Google Hummingbird algorithm: major features. Part II
So how the algorithm affected the web sites content?
As usual, the websites will need to continue improving content for end users. Webpage content breaks down into only three core sections – images, text and video – and a combination of all three determines the theme of the page. All of these elements contribute to be indexed by Google at the higher ranking
Search made by mobile devices.
Now quite a lot of people just speaking searches into mobile phones. So in this case Hummingbird determines the meaning of a search. These spoken searches contain longer search phrases and mainly contain a question. Google’s search results need to be able to answer these questions so the focus for Hummingbird is to understand the semantics of the search term, be it by location, device and/or search intent of the text query, to serve the most relevant results.
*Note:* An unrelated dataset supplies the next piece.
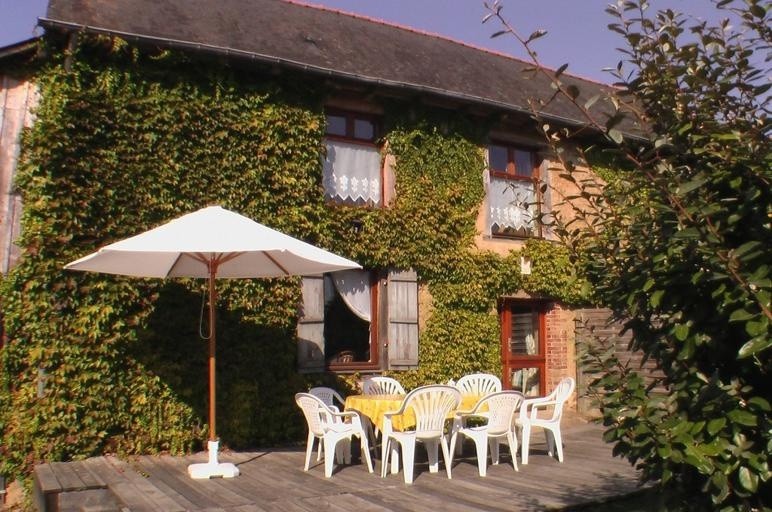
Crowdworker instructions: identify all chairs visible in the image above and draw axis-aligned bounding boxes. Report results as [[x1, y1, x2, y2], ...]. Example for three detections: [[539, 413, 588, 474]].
[[294, 392, 374, 479], [381, 384, 462, 484], [450, 391, 525, 476], [310, 387, 345, 462], [363, 378, 406, 394], [455, 375, 502, 394], [514, 377, 576, 466]]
Thus, think about the content on your website and how it appears on mobile. Does it format correctly? Is it easy to use? Consumers on mobile are in a different buying mode, so content on your desktop website may not be relevant to a consumer on a mobile device.
Google will be making changes in the next year to even increase weight to mobile optimized content.
To have success with your web site content you need to ensure that your web site content is relevant to user’s intent. Think not only about what is being searched for, but also about what searchers are trying to find based on various factors such as search device, his location, and time of search. Match your content and increase semantic signals to assure better indexing.
Hummingbird is the first step of some major changes to content indexing. Google will become better at determining user intent and semantic understanding, and with changes in consumer habits across multiple devices, especially mobile gadgets. So the online content has to be relevant to their algorithm.
You have to check out your Google analytics from past month to check whether you are a victim of Google Hummingbird algorithm.